■ Extracted data entries
- - - - - - -
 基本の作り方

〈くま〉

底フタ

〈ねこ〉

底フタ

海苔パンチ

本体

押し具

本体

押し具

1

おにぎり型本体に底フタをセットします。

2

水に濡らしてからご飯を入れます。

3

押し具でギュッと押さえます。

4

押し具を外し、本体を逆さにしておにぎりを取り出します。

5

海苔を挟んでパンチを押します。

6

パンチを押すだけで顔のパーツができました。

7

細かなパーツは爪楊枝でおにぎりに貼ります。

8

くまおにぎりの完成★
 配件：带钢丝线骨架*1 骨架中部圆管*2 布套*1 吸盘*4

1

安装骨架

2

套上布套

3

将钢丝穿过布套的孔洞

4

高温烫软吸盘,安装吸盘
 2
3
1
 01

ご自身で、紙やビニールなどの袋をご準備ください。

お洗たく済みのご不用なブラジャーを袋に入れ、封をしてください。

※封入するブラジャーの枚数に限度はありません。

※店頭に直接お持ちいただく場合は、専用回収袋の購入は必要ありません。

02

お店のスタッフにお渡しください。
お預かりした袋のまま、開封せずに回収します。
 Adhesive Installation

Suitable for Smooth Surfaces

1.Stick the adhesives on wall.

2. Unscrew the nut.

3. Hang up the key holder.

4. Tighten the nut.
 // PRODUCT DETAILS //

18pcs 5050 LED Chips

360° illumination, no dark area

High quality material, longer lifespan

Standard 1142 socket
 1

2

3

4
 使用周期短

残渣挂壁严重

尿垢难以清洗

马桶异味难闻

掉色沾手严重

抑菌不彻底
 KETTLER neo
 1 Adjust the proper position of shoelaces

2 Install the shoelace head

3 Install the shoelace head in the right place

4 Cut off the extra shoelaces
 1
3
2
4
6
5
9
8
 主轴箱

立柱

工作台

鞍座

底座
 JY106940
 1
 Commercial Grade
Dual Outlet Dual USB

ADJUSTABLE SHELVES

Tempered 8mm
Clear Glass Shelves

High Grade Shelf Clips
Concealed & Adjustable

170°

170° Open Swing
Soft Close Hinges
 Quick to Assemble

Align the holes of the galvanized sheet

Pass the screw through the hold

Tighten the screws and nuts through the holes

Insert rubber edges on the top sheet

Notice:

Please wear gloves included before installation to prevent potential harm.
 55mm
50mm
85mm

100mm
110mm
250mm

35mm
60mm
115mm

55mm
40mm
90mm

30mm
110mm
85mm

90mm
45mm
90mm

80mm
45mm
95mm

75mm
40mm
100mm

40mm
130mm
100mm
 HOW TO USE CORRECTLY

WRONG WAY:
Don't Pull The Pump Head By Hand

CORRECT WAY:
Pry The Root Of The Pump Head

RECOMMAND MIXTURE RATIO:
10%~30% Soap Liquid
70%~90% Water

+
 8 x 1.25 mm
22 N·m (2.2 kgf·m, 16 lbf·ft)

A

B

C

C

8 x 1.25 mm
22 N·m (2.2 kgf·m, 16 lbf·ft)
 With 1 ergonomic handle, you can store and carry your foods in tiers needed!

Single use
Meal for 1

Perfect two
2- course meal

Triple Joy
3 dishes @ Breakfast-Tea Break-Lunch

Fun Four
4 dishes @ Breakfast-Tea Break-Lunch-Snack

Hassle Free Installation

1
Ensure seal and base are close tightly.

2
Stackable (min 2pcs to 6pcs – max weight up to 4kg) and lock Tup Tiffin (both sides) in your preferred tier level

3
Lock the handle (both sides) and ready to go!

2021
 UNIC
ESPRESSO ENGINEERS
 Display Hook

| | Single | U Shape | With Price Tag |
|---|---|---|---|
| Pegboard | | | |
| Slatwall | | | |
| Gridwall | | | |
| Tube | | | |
- - - - - - -
■ TASK OBJECTIVE
The records above should be given again in full, exactly as written.

■ FINISHED TASK
 基本の作り方

〈くま〉

底フタ

〈ねこ〉

底フタ

海苔パンチ

本体

押し具

本体

押し具

1

おにぎり型本体に底フタをセットします。

2

水に濡らしてからご飯を入れます。

3

押し具でギュッと押さえます。

4

押し具を外し、本体を逆さにしておにぎりを取り出します。

5

海苔を挟んでパンチを押します。

6

パンチを押すだけで顔のパーツができました。

7

細かなパーツは爪楊枝でおにぎりに貼ります。

8

くまおにぎりの完成★
 配件：带钢丝线骨架*1 骨架中部圆管*2 布套*1 吸盘*4

1

安装骨架

2

套上布套

3

将钢丝穿过布套的孔洞

4

高温烫软吸盘,安装吸盘
 2
3
1
 01

ご自身で、紙やビニールなどの袋をご準備ください。

お洗たく済みのご不用なブラジャーを袋に入れ、封をしてください。

※封入するブラジャーの枚数に限度はありません。

※店頭に直接お持ちいただく場合は、専用回収袋の購入は必要ありません。

02

お店のスタッフにお渡しください。
お預かりした袋のまま、開封せずに回収します。
 Adhesive Installation

Suitable for Smooth Surfaces

1.Stick the adhesives on wall.

2. Unscrew the nut.

3. Hang up the key holder.

4. Tighten the nut.
 // PRODUCT DETAILS //

18pcs 5050 LED Chips

360° illumination, no dark area

High quality material, longer lifespan

Standard 1142 socket
 1

2

3

4
 使用周期短

残渣挂壁严重

尿垢难以清洗

马桶异味难闻

掉色沾手严重

抑菌不彻底
 KETTLER neo
 1 Adjust the proper position of shoelaces

2 Install the shoelace head

3 Install the shoelace head in the right place

4 Cut off the extra shoelaces
 1
3
2
4
6
5
9
8
 主轴箱

立柱

工作台

鞍座

底座
 JY106940
 1
 Commercial Grade
Dual Outlet Dual USB

ADJUSTABLE SHELVES

Tempered 8mm
Clear Glass Shelves

High Grade Shelf Clips
Concealed & Adjustable

170°

170° Open Swing
Soft Close Hinges
 Quick to Assemble

Align the holes of the galvanized sheet

Pass the screw through the hold

Tighten the screws and nuts through the holes

Insert rubber edges on the top sheet

Notice:

Please wear gloves included before installation to prevent potential harm.
 55mm
50mm
85mm

100mm
110mm
250mm

35mm
60mm
115mm

55mm
40mm
90mm

30mm
110mm
85mm

90mm
45mm
90mm

80mm
45mm
95mm

75mm
40mm
100mm

40mm
130mm
100mm
 HOW TO USE CORRECTLY

WRONG WAY:
Don't Pull The Pump Head By Hand

CORRECT WAY:
Pry The Root Of The Pump Head

RECOMMAND MIXTURE RATIO:
10%~30% Soap Liquid
70%~90% Water

+
 8 x 1.25 mm
22 N·m (2.2 kgf·m, 16 lbf·ft)

A

B

C

C

8 x 1.25 mm
22 N·m (2.2 kgf·m, 16 lbf·ft)
 With 1 ergonomic handle, you can store and carry your foods in tiers needed!

Single use
Meal for 1

Perfect two
2- course meal

Triple Joy
3 dishes @ Breakfast-Tea Break-Lunch

Fun Four
4 dishes @ Breakfast-Tea Break-Lunch-Snack

Hassle Free Installation

1
Ensure seal and base are close tightly.

2
Stackable (min 2pcs to 6pcs – max weight up to 4kg) and lock Tup Tiffin (both sides) in your preferred tier level

3
Lock the handle (both sides) and ready to go!

2021
 UNIC
ESPRESSO ENGINEERS
 Display Hook

| | Single | U Shape | With Price Tag |
|---|---|---|---|
| Pegboard | | | |
| Slatwall | | | |
| Gridwall | | | |
| Tube | | | |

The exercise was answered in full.